Czwartek, Okres Bożego Narodzenia, rok I, Mk 6,34-44

 Lecz On im odpowiedział: Wy dajcie im jeść! Rzekli Mu: Mamy pójść i za dwieście denarów kupić chleba, żeby im dać jeść? On ich spytał: Ile macie chlebów? Idźcie, zobaczcie! Gdy się upewnili, rzekli: Pięć i dwie ryby. Wtedy polecił im wszystkim usiąść gromadami na zielonej trawie. I rozłożyli się, gromada przy gromadzie, po stu i po pięćdziesięciu. A wziąwszy pięć chlebów i dwie ryby, spojrzał w niebo, odmówił błogosławieństwo, połamał chleby i dawał uczniom, by kładli przed nimi; także dwie ryby rozdzielił między wszystkich. Jedli wszyscy do sytości. i zebrali jeszcze dwanaście pełnych koszów ułomków i ostatków z ryb. A tych, którzy jedli chleby, było pięć tysięcy mężczyzn.

 

   Niezapomniany zapach świeżego chleba. Chyba każdy z nas ma takie miłe wspomnienia. Pamiętam jeszcze, jak w domach wypiekano chleby. Najpierw zakwas. Drewniana dzieżka. Piec gliniany ogrzewany drewnem np. jodłowym. Liść kapusty i ciasto nałożone na niego. Godzina w piecu i… można cieszyć się wspaniałym, pachnącym, naturalnym chlebem.

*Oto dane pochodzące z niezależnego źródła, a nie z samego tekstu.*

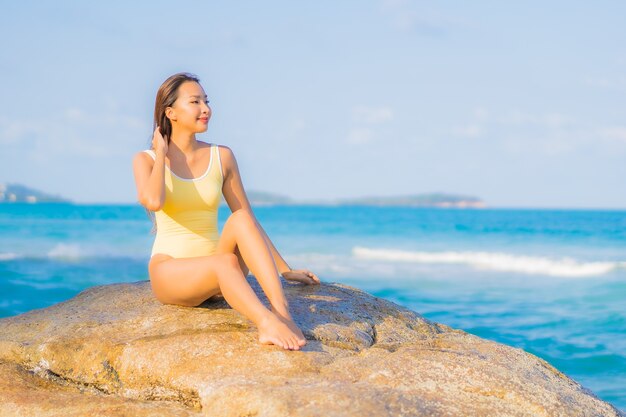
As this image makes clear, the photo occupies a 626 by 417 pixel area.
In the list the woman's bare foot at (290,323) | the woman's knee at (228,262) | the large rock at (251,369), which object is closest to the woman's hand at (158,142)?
the woman's knee at (228,262)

     Dzisiaj, czytając ewangelię, przychodzą mi na myśl wspaniałe zapachy świeżego chleba, które rozchodziły się po wzgórzach, na których nauczał Jezus. Ale Chrystusowi nie chodziło o to, by zachwycić słuchaczy zapachem chleba i co więcej – zaspokoić ich ludzki głód, ale ukazać coś znacznie ważniejszego. Przyglądnijmy się temu wydarzeniu, które opisuje Ewangelista Marek.

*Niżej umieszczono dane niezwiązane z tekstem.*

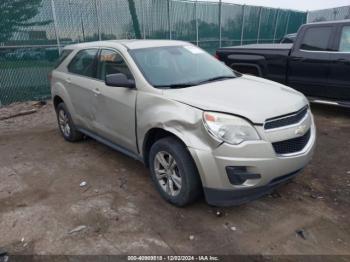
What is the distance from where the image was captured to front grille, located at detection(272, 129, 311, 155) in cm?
303

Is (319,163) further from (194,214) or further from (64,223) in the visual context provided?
(64,223)

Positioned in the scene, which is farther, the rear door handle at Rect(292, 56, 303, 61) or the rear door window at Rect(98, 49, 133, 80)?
the rear door handle at Rect(292, 56, 303, 61)

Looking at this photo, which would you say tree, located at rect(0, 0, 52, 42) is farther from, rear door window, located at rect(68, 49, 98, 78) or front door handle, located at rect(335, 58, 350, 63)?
front door handle, located at rect(335, 58, 350, 63)

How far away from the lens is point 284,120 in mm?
3119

      Prawdopodobnie ma ono miejsce przed świętem Paschy (sugeruje o tym zielona trawa, na której zasiedli słuchacze Jezusa).

     Po powrocie z pracy misyjnej uczniowie Jezusa zdali sprawę ze swej działalności i od razu wpadli w wir kolejnych zadań. Nie mieli czasu nawet na posiłek, bo tłumy ludzi chciały słuchać słów Jezusa. Być może spodziewały się też kolejnego znaku, czy jakiegoś cudu. Jezus naucza. Kiedy zapada zmrok, uczniowie Chrystusa zaniepokojeni ludźmi, którzy przybyli, by słuchać Mistrza, podsuwają myśl Jezusowi, aby odesłać słuchaczy do swoich domów. Słowo, które wypowiadał Jezus, zaspokajało głód serca słuchaczy, skoro pragnęli być przy Nim, aż tak długo. Jednak głód, pochodzący z żołądka, pozostał. Uczniowie chcą nawet zakupić za dwieście denarów chleba (do dyspozycji mieli gotówki ok. dwustu dniówek pracy niewykwalifikowanego pracownika). Do wykarmienia było ok. 5 tys. mężczyzn (nie licząc kobiet i dzieci).

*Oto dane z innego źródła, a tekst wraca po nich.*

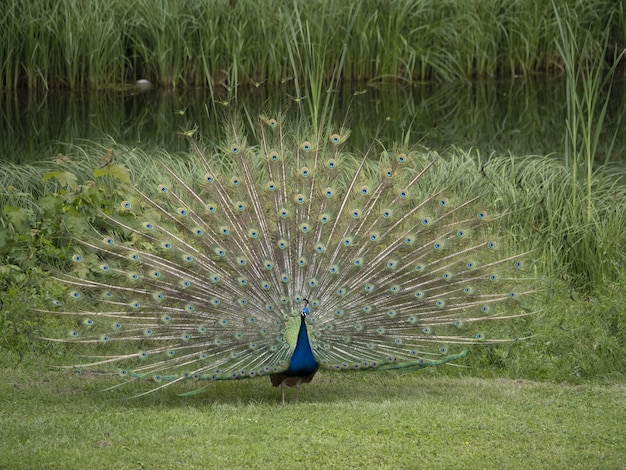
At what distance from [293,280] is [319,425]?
0.99 m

     Działanie Jezusa jest całkiem inne, niż sugerowaliby to uczniowie. Pięć chlebów i dwie ryby wystarczyły. Jezus może wszystko. „A wziąwszy pięć chlebów i dwie ryby, spojrzał w niebo, odmówił błogosławieństwo, połamał chleby i dawał uczniom, by kładli przed nimi; także dwie ryby rozdzielił między wszystkich”. Jak to możliwe? Dla Boga nie ma nic niemożliwego! Hojność Boga przewyższa ludzką logikę. Cudowne rozmnożenie chleba ukazuje ogrom miłości Boga do człowieka. Bóg dla swoich dzieci jest w stanie zrobić wszystko – zaspokoić potrzeby duchowe i cielesne. Warunek, jaki należy spełnić: być przy Mistrzu i słuchać Jego słów. Zasłuchać się w to, co mówi do Ciebie Bóg.

     Na koniec dzisiejszej perykopy ewangelista zanotował: „Jedli wszyscy do sytości. i zebrali jeszcze dwanaście pełnych koszów ułomków i ostatków z ryb”. Aż dwanaście koszów! Nikt z tego nie zabrał do domu, nikt tego nie wyrzucił!

    Bóg ciągle dzieli się z nami boskim chlebem – Eucharystią. Pozostał z nami, abyśmy nie pragnęli głodu duchowego. Bóg daje chleb z Nieba!

    Zawsze, kiedy otwieram drzwi tabernakulum, dziękuję Chrystusowi za to, że pozostał z nami i za chwilę będzie w sercach wielu wiernych. Kiedy otwieram cyborium (pospolicie zwane puszką), czuję cudowny i niezwykły zapach Ciała Pańskiego.

    Przyjmujmy i adorujmy Ciało i Krew Pańską. „Zaprawdę, zaprawdę, powiadam wam: Jeżeli nie będziecie spożywali Ciała Syna Człowieczego i nie będziecie pili Krwi Jego, nie będziecie mieli życia w sobie” (J 6, 53).